Division of Cardiology, Maria Vittoria Hospital, Turin, Italy


Aim: Takotsubo cardiomyopathy is a cardiac syndrome characterized by reversible left ventricular dysfunction, ischemic changes on electrocardiogram, elevation of cardiac biomarkers, absence of obstructive coronary artery disease in the setting of various stressing conditions. To date, little is known on best clinical management of this syndrome in coronary care units. Whe thus aimed to present our experience in a real life takotsubo population.
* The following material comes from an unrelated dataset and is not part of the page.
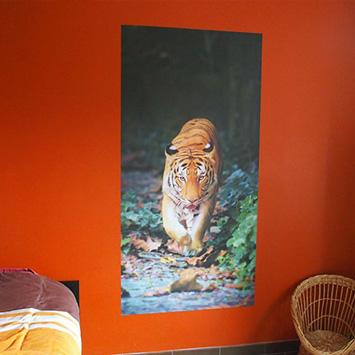 Poster tigre chez Aude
Methods: We identified all patients with Takotsubo cardiomyopathy at our center Maria Vittoria Hospital, Turin, between October 2006 and February 2012. Patients where considered to have Takotsubo syndrome if they presented chest pain on admission, new elettrocardiographic changes suggestive of myocardial ischemia, evidence of apical balloning with hyperkinesis of basal segments on echocardiography, rise in troponin I and, after coronary angiography, no coronary artery disease. We adjudicated the following clinical events: death and recurrence of ischemic events; we also made a detailed analysis of the stressing conditions leading to clinical syndrome.
Results: A total of 26 patients were included, 4 (15%) males and 22 (85%) females; mean age was 71±13. After more than 1 year median follow-up the incidence of death was 7.7% (2 deaths), with all deaths, due to cardiogenic shock, occurring in the first 10 days of hospitalization; 2 patients (8%) experienced recurrence of ischemic event. Leading cause of Takostubo was major depressive episode (16%), followed by mourning (12%), falling down with difficulties in standing up (12%), vomiting (8%) and pulmonary infection (8%). In the coronary care unit major complications of patients with Takotsubo syndrome were acute hearth failure (62%), cardiogenic shock (27%), sepsis (31%), pulmonary aedema (27%) and anemia (12%). Two patients needed non-invasive ventilation support and one intra-aortic balloon conterpulasation. In addition one patient developed rabdomyolysis and one left heart thrombus. Cornerstone drug therapy was as follows: 96% of patients took aspirin, 58% beta blockers, 54% nitroglicerine, 46% intravenous heparin, 27% dopamine.
Conclusion: Takotsubo syndrome is an important safety issue occurring predominantly in post-menopausal women undergoing specific stressing condition. Heart failure and cardiogenic shock are the most serious clinical complication and leading cause of death in the short period, good prognosis is seen thereafter.